Té philo...abitando le parole...

Domenica scorsa abbiamo aperto il secondo ciclo di incontri i tè philo nella Sala da Tè Maison du Mekong, ospitando il Professor Silvano Petrosino. Docente di Filosofia del Linguaggio e Filosofia Morale rispettivamente alla Cattolica di Milano e di Piacenza.

Il tema che abbiamo aperto e che continueremo ad investigare per le prossime due domeniche (17 e 24 Ottobre) è L’ABITARE.
Gli orditi pretestuali, su cui potremo tessere la nostra tela filosofica, sono emersi dalla presentazione dell’ultima opera di Petrosino La scena umana, edito di JakaBook (2010).

L’incipit argomentativo penso sia quanto mai stimolante:
“L’uomo esiste in quanto abita”. Questa frase heideggeriana è ripresa dal Libro della Genesi 2:15.
Abitare, sempre seguendo la traccia argomentativa biblico-heideggeriana, significa "custodire" e "coltivare". Custodire l’altro che entra ospite nella casa. Coltivare la terra per raccoglierne i frutti, che metaforicamente divengono valori (morali) che crescono sull’albero della vita, grazie alla costante e faticosa ricerca interiore...

Viene contrapposta a questa immagine virtuosa dell’abitare, l’idea di un costruire senza limite, come nella Babele antica.
Ma ci chiede il professore: è poi così lontano il “mito di Babele” dal nostro spasmodico costruire senza il giusto rispetto per la dignità umana e per la dignità che dobbiamo all’unico luogo che tutti abitiamo, il nostro pianeta?

E ancora. LA CASA. La casa si abita. Essa in latino era domus, di cui i significati più frequentemente conosciuti sono:
1. spazio abitativo – edificio da costruire – e
2. luogo familiare di condivisione.
Luogo di intimità, dunque, dove amore e morte risiedono in equilibrio instabile.
La casa come specchio dell’anima ( cfr.La filosofia dell’arredamento di Mario Praz. 1964).
Dove, ci dice Petrosino, si può vivere fuori legge, perché in essa si può trasgredire l’ordine pubblico, ma che può divenire luogo di pericolo se lo si rende luogo amorale .

★ ★ ★ ★ ★ ★ ★

### Problemi da risolvere:
**A.** Per ciascuna affermazione indica se concorda con il resoconto sull'incontro dedicato all'abitare, rispondendo sì o no e citando le parole del testo che lo stabiliscono: (i) l'incontro si è svolto nella Sala da Tè Maison du Mekong; (ii) La scena umana è uscita nel 2012; (iii) abitare significa custodire e coltivare.
**B.** Riscrivi il passo del resoconto sull'incontro dedicato all'abitare che parte da "Ma ci chiede" e prosegue fino a "luogo amorale .", sostituendo "pianeta" con "mondo".
**C.** Prosegui il resoconto sull'incontro dedicato all'abitare a partire dal punto in cui si interrompe.

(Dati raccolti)
★ ★ ★ ★ ★ ★ ★

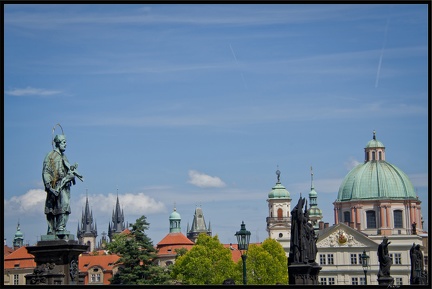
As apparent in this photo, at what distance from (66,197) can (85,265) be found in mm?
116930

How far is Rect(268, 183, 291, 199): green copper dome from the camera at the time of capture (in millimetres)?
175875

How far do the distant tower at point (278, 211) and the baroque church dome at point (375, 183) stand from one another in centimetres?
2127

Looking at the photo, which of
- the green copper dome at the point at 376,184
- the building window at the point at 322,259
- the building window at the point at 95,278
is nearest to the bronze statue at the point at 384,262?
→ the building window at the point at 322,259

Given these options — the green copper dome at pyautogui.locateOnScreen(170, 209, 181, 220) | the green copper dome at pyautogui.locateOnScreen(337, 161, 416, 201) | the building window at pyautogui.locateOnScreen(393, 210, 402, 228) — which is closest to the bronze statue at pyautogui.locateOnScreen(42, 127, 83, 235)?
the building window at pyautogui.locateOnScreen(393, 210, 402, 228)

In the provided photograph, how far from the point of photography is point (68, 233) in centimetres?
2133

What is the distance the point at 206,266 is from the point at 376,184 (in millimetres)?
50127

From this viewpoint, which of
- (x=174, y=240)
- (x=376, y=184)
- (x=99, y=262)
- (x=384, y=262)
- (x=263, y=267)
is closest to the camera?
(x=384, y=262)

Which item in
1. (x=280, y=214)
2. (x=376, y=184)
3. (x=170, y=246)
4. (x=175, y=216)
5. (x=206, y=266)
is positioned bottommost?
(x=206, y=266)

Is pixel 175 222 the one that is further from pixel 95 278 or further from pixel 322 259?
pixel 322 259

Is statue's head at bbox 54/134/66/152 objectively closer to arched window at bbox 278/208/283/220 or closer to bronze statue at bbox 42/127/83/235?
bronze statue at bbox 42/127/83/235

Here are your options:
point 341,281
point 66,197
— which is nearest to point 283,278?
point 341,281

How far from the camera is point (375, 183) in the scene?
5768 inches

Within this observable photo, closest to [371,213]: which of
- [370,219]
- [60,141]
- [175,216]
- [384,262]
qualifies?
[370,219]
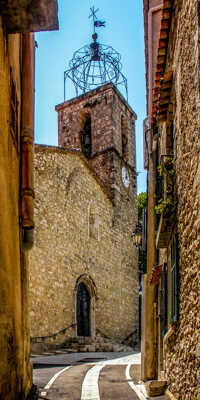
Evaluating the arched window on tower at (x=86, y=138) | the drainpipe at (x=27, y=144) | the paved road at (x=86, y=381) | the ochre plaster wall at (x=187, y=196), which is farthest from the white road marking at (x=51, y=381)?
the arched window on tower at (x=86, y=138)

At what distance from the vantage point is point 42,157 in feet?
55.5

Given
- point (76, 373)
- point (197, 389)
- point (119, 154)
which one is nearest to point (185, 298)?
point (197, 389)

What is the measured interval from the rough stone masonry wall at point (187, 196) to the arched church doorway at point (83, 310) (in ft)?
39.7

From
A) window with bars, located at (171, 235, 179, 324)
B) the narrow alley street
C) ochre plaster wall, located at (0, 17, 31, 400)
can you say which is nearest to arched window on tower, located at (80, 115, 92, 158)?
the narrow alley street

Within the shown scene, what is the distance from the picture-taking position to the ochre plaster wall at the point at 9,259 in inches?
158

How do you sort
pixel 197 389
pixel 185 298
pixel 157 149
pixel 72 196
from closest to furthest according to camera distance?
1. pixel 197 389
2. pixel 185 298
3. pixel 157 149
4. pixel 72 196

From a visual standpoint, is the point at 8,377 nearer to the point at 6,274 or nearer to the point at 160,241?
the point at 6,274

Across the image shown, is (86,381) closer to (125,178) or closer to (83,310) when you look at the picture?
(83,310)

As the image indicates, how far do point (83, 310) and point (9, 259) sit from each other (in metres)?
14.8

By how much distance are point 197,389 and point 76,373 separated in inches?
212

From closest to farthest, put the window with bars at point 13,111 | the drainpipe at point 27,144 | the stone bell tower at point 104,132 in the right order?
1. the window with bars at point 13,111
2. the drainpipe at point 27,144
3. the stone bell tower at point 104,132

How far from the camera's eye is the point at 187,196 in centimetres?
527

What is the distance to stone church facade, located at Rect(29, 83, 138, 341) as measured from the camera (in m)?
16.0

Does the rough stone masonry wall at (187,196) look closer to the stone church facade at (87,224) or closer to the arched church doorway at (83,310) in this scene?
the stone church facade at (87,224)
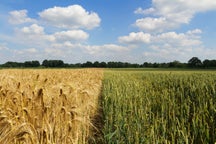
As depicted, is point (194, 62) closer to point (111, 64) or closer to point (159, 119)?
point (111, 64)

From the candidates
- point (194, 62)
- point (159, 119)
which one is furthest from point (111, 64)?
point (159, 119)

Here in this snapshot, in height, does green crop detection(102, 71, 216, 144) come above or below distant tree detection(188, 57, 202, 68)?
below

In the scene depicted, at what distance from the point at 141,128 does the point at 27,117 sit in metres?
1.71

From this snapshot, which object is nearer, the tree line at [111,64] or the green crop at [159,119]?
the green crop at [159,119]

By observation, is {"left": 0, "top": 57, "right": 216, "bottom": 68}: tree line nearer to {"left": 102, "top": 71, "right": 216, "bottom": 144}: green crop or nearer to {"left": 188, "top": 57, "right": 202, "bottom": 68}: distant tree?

★ ★ ★ ★ ★ ★ ★

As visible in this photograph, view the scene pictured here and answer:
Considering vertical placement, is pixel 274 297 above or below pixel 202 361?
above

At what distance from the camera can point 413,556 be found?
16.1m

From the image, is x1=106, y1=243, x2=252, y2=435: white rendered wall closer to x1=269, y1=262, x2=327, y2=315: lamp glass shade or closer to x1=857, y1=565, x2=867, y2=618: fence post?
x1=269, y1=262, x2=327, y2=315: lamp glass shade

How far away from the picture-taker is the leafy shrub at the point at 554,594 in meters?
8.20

★ ★ ★ ★ ★ ★ ★

### Risposte ai compiti:
**A.**
(i) Sì: «nella Sala da Tè Maison du Mekong».
(ii) No: «edito di JakaBook (2010)».
(iii) Sì: «significa "custodire" e "coltivare"».

**B.**
Ma ci chiede il professore: è poi così lontano il “mito di Babele” dal nostro spasmodico costruire senza il giusto rispetto per la dignità umana e per la dignità che dobbiamo all’unico luogo che tutti abitiamo, il nostro mondo?

E ancora. LA CASA. La casa si abita. Essa in latino era domus, di cui i significati più frequentemente conosciuti sono:
1. spazio abitativo – edificio da costruire – e
2. luogo familiare di condivisione.
Luogo di intimità, dunque, dove amore e morte risiedono in equilibrio instabile.
La casa come specchio dell’anima ( cfr.La filosofia dell’arredamento di Mario Praz. 1964).
Dove, ci dice Petrosino, si può vivere fuori legge, perché in essa si può trasgredire l’ordine pubblico, ma che può divenire luogo di pericolo se lo si rende luogo amorale .

**C.**
In soldoni: nessuno mi può impedire di andare nudo in giro per casa, tranne il rispetto per il volere di chi, con me, vive quel luogo.
La nostra casa mostra il nostro agire. Mostrami la tua casa e ti dirò chi sei!

Ma per me, forse, la riflessione più provocatoria che l’immagine della casa ci può dare oggi è quella che recupera l’etimologia greca, e non latina, del termine (La Grecia apre al pensiero filosofico, Roma ci apre al Diritto). Da oikòs deriva il nostro termine eco-nomia (oikos= casa + nomos= legge). L’economia, ci ricorda sempre il nostro professore, è concetto ben diverso da quello di business inglese. I due termini non sono in relazione verticale. L’economia non è quel termine che ingloba il concetto/realtà di “affare” . Con una battuta rubata ad un amico, il professore ci ha efficacemente fatto capire la sostanziale differenza tra il primo ed il secondo concetto " in un affare c’è sempre un furbo che ci guadagna è un cretino che ci perde!" . L’economia, invece, è quella scienza nata dalla necessità di far quadrare i “conti di casa”. Dove domus infatti significa anche "patria", "città natale";.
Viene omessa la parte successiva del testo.